Australia Post was already facing criticism for failing to keep up with the pressure.

Their auction included many high-end items including LED televisions, drones and luggage.

The public posted their outrage at the government-owned courier’s auction announcement on social media.

“You mean the stuff they lost or failed to deliver?” one person wrote.

“Uncollected or undelivered, went to post office today saying delivered on 16th, 4 days later not there???”

One questioned the legality of the auction.

“Where is Australia Post’s proof of ownership? Selling something that doesn’t belong to you is illegal.”

“At least rename it for what it is…UNDELIVERED GOODS AUCTION.”

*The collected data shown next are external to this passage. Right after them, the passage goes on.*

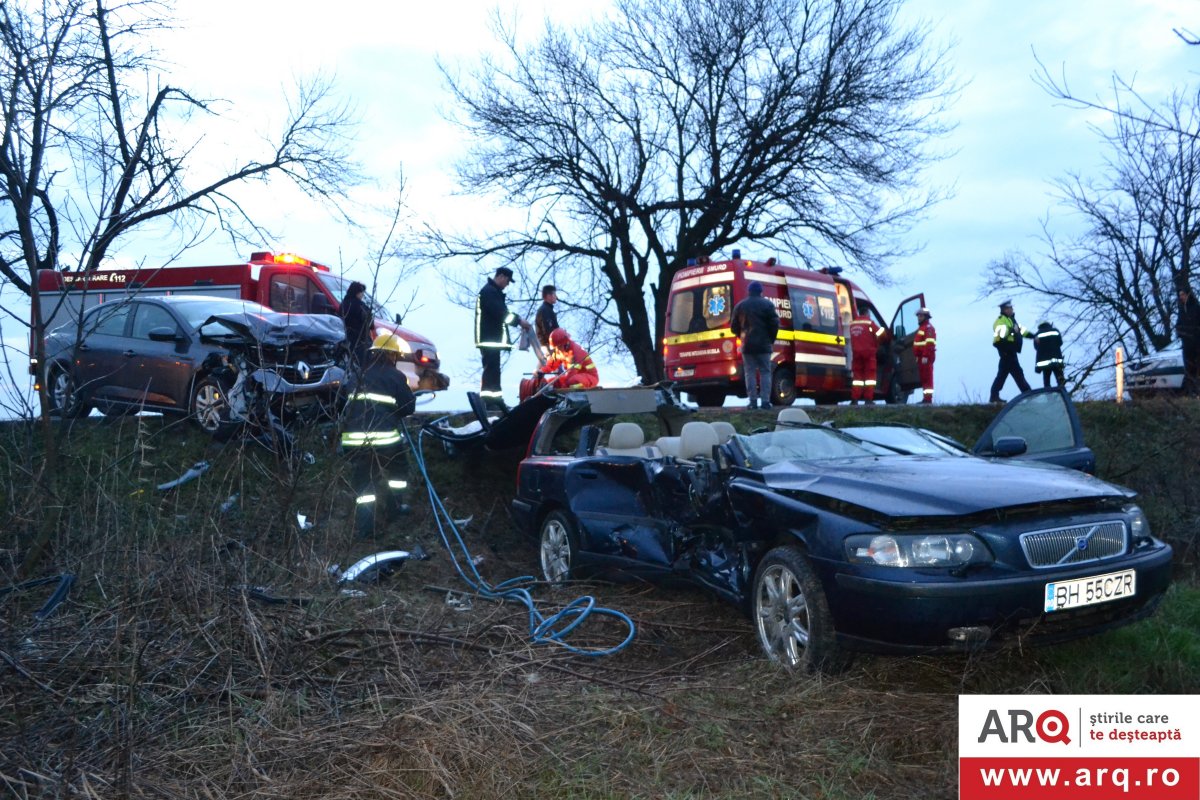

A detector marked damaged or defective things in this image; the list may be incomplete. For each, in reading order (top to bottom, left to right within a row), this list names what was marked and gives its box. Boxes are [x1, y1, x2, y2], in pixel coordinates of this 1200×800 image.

damaged car hood [199, 311, 345, 345]
crushed car door [888, 296, 921, 393]
crushed car door [974, 388, 1099, 474]
crushed car door [561, 453, 676, 573]
damaged car hood [758, 455, 1132, 520]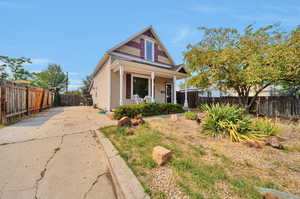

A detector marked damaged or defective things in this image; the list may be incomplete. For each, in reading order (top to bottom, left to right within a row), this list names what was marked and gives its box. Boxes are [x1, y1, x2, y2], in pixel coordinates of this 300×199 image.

“This is totally unacceptable. Most of these items were lost by AP and now they’re trying to sell them back to us. How disgraceful.”

The outcry forced an Australia Post spokesperson to comment on the company’s ability to deliver.

“If an item can’t be delivered due to incorrect addressing and can’t be returned to sender, it is sent to a Mail Redistribution Centre (MRC),” the spokesperson said.

“At the MRC, the item will be opened, catalogued and stored for two months. This catalogue is accessible by our contact centre team who will use it to reunite customers with their missing mail.

“If the two-month retention period lapses and the item hasn’t been claimed, all identifying markings are removed and the item will be auctioned with 100 per cent of the proceeds going to charity.”